== Short problem 1 ==
Could you write out the records starting with the line containing "this 660×368 image." and going through the line containing "severely damaged car [59, 120, 656, 360]", substituting "scanner" for "detector" and leaving everything else unchanged?

The problem, then, is keeping it so you dont hit the mic or the mic stand with the ear gear. As a player, this can get kind of frustrating.

If you have a way to isolate the sound from the microphone from the sound of the guy playing all while being able to move the microphone around, I'd definitely do that, since it's kind of subjective as to where it sounds best, and that might change depending on the rest of the song's arrangement.

I think if I were recording acoustic again I'd try to get some room ambiance as well by placing a couple microphones in different parts of the room as well. You could get some nice sound by hard panning the ambient microphones and leaving the main mic somewhere more central, if you have a nice-sounding room at least.

Also, try to get your player to keep in mind the percussive aspects of the instrument, and to play with a lighter right hand than normal, or at least to try to keep the dynamics attenuated. Compression on an acoustic can get really obvious and distracting, really quickly.

Chroisman
Mar 27, 2010
Edit: Ugh this choice is confusing me so much.

Here's Turramurra's range of USB interfaces. I would rate my budget for an interface between AUD$200-300. Any recommendations from the stock in there? If any are particularly good with recording acoustic guitar by mic, that would be very helpful.

On the subject of mics, any well rated cheap condenser mics I should get for acoustic guitar? I wouldn't rate that budget higher than AUD$150.

Thanks in advance.

Chroisman fucked around with this message at 13:48 on May 27, 2011

Elijah Snow
Dec 10, 2006

some-something man
If you could double that for AUD$300 you could buy an Oktava MK-012 or a Studio Projects C1, cheaper than those I can't think of a mic I'd use, not that I have much experience but there ya go.
For AUD$150 it'll be hard.

A Good Critique
Jul 21, 2008

by I Ozma Myself
The Focusrite Saffire 6 ($239) may be worth checking out. I own a Liquid Saffire 56 (more inputs/outputs and other bells and whistles) but I assume the pre-amps are the same throughout the Saffire range. Very clean and usable.

Also, if you haven't already, you should check out the best entry-level audio interface thread.

Chroisman
Mar 27, 2010

Elijah Snow posted:

If you could double that for AUD$300 you could buy an Oktava MK-012 or a Studio Projects C1, cheaper than those I can't think of a mic I'd use, not that I have much experience but there ya go.
For AUD$150 it'll be hard.

I don't reckon I could go up that far. Do you (or anyone else) have any experience with the AKG Perception 120? That's $200; I don't know how much of a difference that would make.

== Short problem 2 ==
In the forum thread, which interface is suggested as worth checking out, and at what price?

== Data excerpts ==
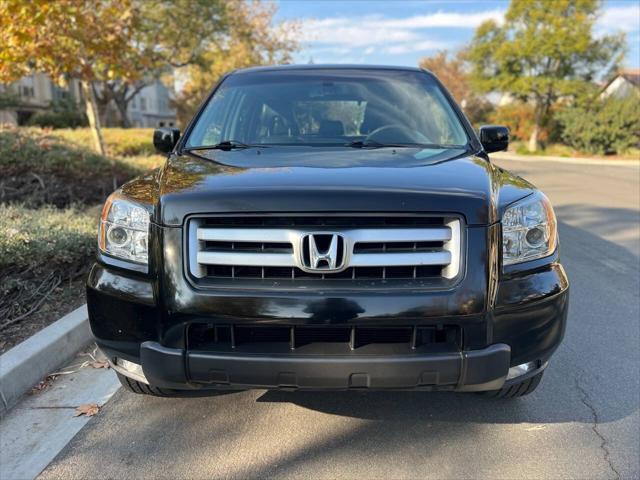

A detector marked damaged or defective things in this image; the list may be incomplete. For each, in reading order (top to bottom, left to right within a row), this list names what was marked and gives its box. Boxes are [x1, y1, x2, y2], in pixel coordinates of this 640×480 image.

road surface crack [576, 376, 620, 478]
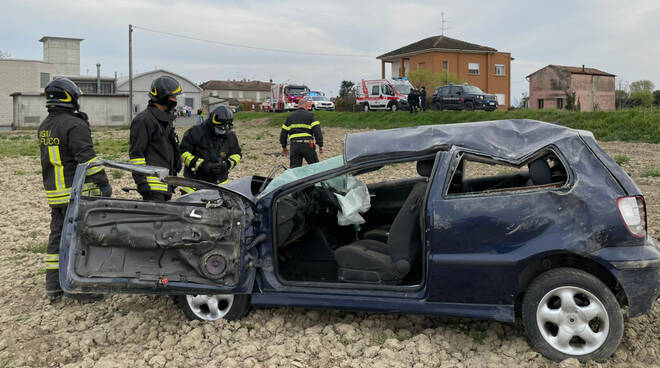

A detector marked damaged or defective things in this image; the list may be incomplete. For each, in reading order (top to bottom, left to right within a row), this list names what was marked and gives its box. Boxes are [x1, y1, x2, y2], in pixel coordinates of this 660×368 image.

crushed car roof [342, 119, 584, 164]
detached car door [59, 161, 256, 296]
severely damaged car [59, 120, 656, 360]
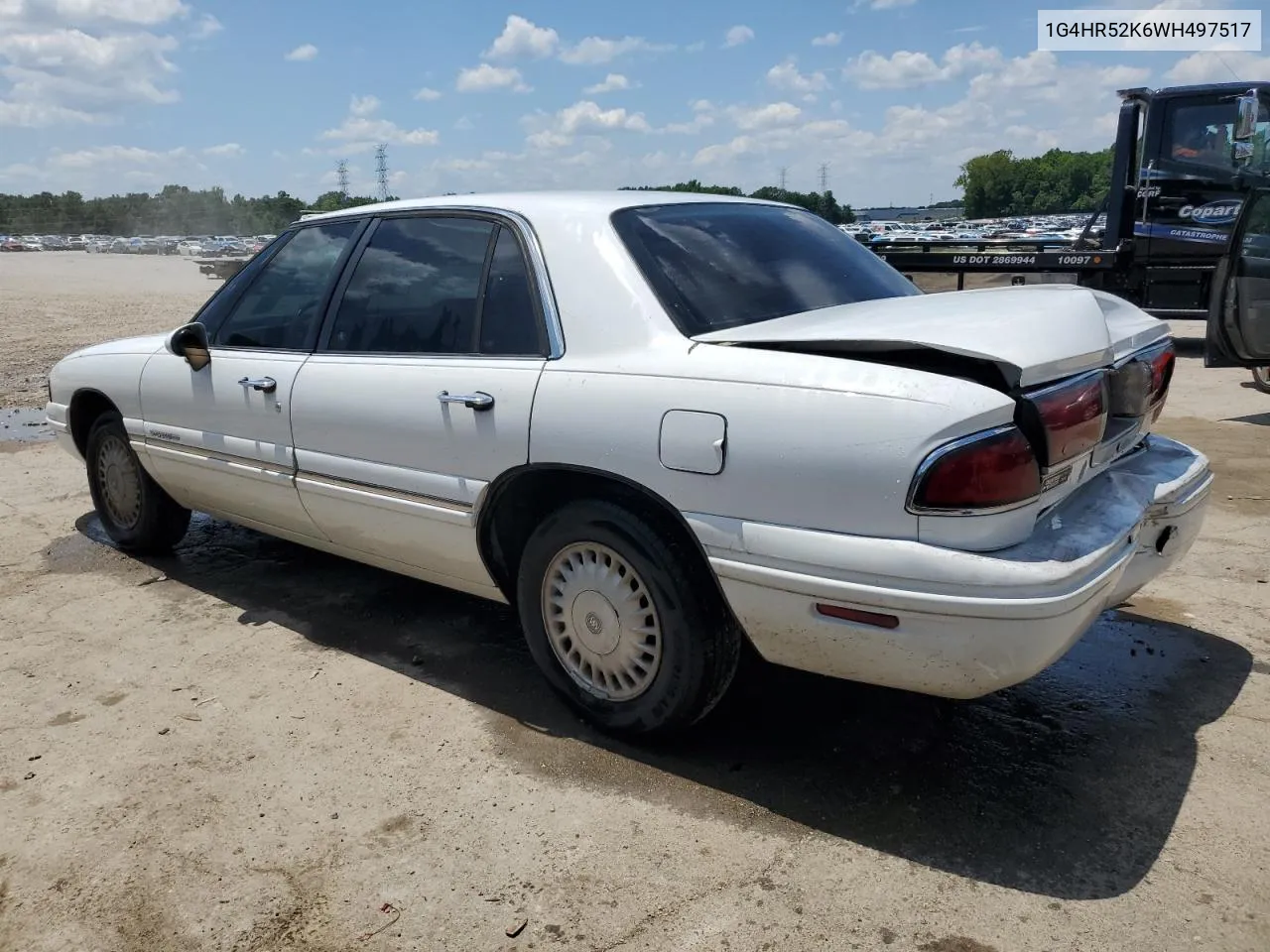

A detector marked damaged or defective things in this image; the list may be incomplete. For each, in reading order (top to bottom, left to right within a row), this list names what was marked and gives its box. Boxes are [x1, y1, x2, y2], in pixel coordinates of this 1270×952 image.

==

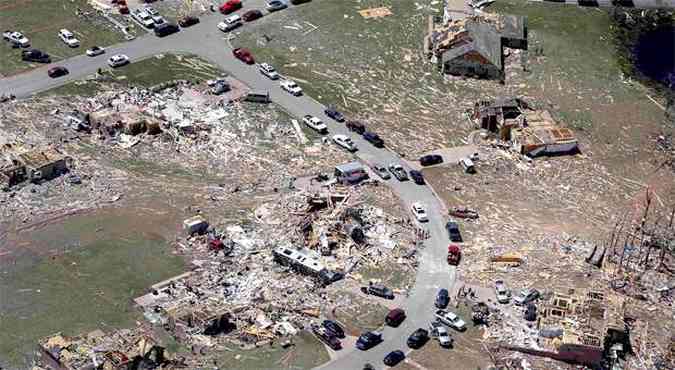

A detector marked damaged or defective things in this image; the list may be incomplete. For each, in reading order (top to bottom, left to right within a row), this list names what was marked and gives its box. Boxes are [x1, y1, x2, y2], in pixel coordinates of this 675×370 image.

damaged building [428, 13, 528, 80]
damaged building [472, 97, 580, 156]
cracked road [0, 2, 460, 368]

--

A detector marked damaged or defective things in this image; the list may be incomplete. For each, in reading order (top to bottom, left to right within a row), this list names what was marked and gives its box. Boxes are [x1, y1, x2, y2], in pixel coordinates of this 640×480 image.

== Expected output 1 ==
A scanner marked damaged or defective things in this image; the list may be incomplete. For each, in reading order (top to bottom, left to right within a row), this list names what was marked and gives its box. Boxes are [x1, y1, x2, y2], in pixel coordinates of this 660×368 image.

crushed car roof [342, 119, 584, 164]
detached car door [59, 161, 256, 296]
severely damaged car [59, 120, 656, 360]

== Expected output 2 ==
The Focusrite Saffire 6, at $239.